These restrictions on Palestinian freedom of movement are humiliating and enormously damaging for the economy. In Nablus, for example, it is estimated that Israeli restrictions have reduced business income by more than 40%. The World Bank, for one, has emphasised that “Palestinian economic revival is predicated on an integrated economic entity with freedom of movement between the West Bank and Gaza and within the West Bank”. It added that Israel’s system of road and travel restrictions in the West Bank is aimed at “protecting and enhancing the free movement of settlers and the physical and economic expansion of the settlements at the expense of the Palestinian population”. B’Tselem agrees, noting that,

“Israel continues to apply these means even after the temporary and specific security need has passed, and use them to achieve other objectives, among them controlling and regulating the movement of Palestinian vehicles to separate them from the settlers and other Israelis on roads in the West Bank, and to create a rapid and convenient road network for the settlers. In addition, this separation results in the de facto annexation of these roads by Israel .”

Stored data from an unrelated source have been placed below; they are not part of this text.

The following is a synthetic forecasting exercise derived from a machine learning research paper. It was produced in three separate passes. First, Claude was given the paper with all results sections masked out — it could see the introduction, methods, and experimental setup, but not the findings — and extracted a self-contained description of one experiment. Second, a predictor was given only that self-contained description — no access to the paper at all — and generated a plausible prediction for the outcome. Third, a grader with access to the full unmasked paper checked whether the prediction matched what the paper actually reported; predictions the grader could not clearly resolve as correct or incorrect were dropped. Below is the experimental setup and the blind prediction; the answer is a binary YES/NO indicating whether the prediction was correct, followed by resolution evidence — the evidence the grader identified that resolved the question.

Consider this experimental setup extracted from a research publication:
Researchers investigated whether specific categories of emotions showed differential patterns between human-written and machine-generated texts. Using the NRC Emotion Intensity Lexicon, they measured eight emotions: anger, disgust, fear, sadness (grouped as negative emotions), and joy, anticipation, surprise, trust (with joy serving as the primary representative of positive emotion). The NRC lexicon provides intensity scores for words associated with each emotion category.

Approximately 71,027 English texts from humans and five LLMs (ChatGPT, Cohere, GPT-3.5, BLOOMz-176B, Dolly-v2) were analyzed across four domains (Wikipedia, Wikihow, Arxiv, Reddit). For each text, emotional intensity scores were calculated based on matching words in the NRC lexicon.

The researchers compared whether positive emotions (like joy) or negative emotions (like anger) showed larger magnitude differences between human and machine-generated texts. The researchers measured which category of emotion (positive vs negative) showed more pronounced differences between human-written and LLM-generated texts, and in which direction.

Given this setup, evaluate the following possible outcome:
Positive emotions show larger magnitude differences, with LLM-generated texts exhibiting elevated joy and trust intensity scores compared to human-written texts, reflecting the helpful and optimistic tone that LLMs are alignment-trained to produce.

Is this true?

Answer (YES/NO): NO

B’Tselem concludes that the restrictions “constitute collective punishment, which is absolutely forbidden by international humanitarian law.” Only this week, a heart patient died trying to get to a hospital, after being refused access through an Israeli checkpoint.

In the Jordan Valley, long declared by Israel to be its “security border“, the IDF is harassing and threatening Palestinians, pressuring them to leave. Amnesty International reports that the IDF is trying to force more than 100 villagers, most of them children, to leave their homes in Humsa and Hadidiya, two hamlets in the Jordan Valley. They have been ordered to leave the area “with immediate effect”, and are regularly harassed by the IDF and denied access to water. Amnesty notes,

“The Israeli army has declared most of the Jordan Valley a “closed military area” from which the local Palestinian population is barred. However, Israeli settlements — established in violation of international law — continue to expand and Israeli settlers are allowed to move freely and use vast quantities of water.

While in Humsa and Hadidiya every single home is slated for destruction and the Palestinian villagers have to bring water for their basic needs from 20 kilometres away, Israeli settlements only a few hundreds of meters away, have well-watered gardens and swimming pools.”

As one resident asked, “We are doing no harm to Israel. We have rights to our land. Where are the settlers’ documents for land rights?” Evidently, his question fell on deaf ears – Israeli bulldozers have demolished homes in five Palestinian villages in the Jordan Valley in the past week. Another was destroyed in East Jerusalem.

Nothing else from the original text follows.